FX_IDC:XAUUSD   Gold Spot / U.S. Dollar
Morning outlook - XAU/USD breaks long-term channel up

Even though information released about the US Core Retail Sales appeared to be worse than analysts expected, the pair did not manage to stay in a long term-ascending channel. It seems that the breakout was triggered by a combined pressure from the 55- and 100-hour SMAs.

It should be noted that such outcome was in line with a daily chart, which suggested that the rate was going to continue to plunge at least until the 61.8% Fibonacci retracement level at 1,278.96.

Accordingly, today the pair is likely to continue to move to the bottom, trying to reach the updated weekly S1 at 1,310.77. A recovery of the yellow metal is not expected to follow, as the northern side is reliably secured not only by the above 55- and 100-hour SMAs, but also by the updated weekly PP at 1,325.63 as well as the upper boundary of a new junior channel down.
Comment:
Daily perspective:

Comment:
XAU/USD prepares to test 1,300.00

In line with expectations, the yellow metal continued to lose value against the buck yesterday, in the process crossing the weekly S1 at 1,310.77.

From a daily perspective, the downfall should continue today as well. But in order to do that, the exchange rate has to break through a combined support set up by the weekly S2 at 1,301.03 and the monthly PP at 1,300.04.

The fact that this barrier is located at the psychological level and also coincides with the bottom edge of a descending channel suggests that a rebound might happen at least in the short run.

However, even in the case of a rebound recovery of the gold is unlikely to last for long due to pressure from the slipping 55- and 100-hour SMAs.


Comment:
XAU/USD makes premature rebound

Contrary to expectations, the pair did not try to test a strong support level near the 1,300.00 mark. In contrast, it made a premature turn-around and bypassed the weekly S1 at 1,310.77 as well as the 55-hour SMA.

Such outcome suggests that at least first half of this trading day the gold might spend in further advance against the buck. However, it is unlikely that the pair will manage to break through the upper trend-line of a guiding descending channel that is additionally backed up by the 100-hour SMA.

This assumption is also supported by the general picture on a daily chart.

However, there is a need to notice that the eventual outcome will greatly depend on decision and comments made by the Federal Reserve later this day.

Comment:
XAU/USD bypasses psychological level at 1,300.00

As it was expected, most of the previous trading day the pair spent in a surge, trying to reach and break through a barrier set by the 100-hour SMA and the upper edge of a descending channel.

A decision made by the Fed to leave the interest rate unchanged an impulse strong enough to push the rate through a significant support, which was located near the 1,300.00 mark.

From a general perspective, further movement of the pair is expected to continue to be guided by bears.

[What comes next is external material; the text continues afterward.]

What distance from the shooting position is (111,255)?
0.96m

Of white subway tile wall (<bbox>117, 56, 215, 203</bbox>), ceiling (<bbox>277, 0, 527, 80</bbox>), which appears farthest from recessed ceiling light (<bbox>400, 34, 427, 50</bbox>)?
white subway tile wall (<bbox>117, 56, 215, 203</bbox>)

As regards the current situation, after crossing the above psychological level the rate has not significant obstacles on its way up until the weekly S3 at 1,286.17, which is located at the intersection with the bottom boundary of the active formation.

Hence, the gold is likely to lose some more value against the buck today.

Comment:
XAU/USD returns to 1,300.00 mark

A suggestion expressed yesterday was basically confirmed. The yellow metal indeed continued to lose value against the buck. The only exception was that it made a rebound not from the weekly S3 but a little bit earlier from the bottom trend-line of a senior descending channel.

However, a recovery of the gold is not expected to last for long today. Most probably, the pair is going to make another turn around somewhere between the 1,300.00 and 1,302.35 levels, as this area represents a location of multiple technical indicators, such as the monthly PP, weekly S2 and the 55-hour SMA. An aggregate of those indicators supports this assumption via sending strong sell signal.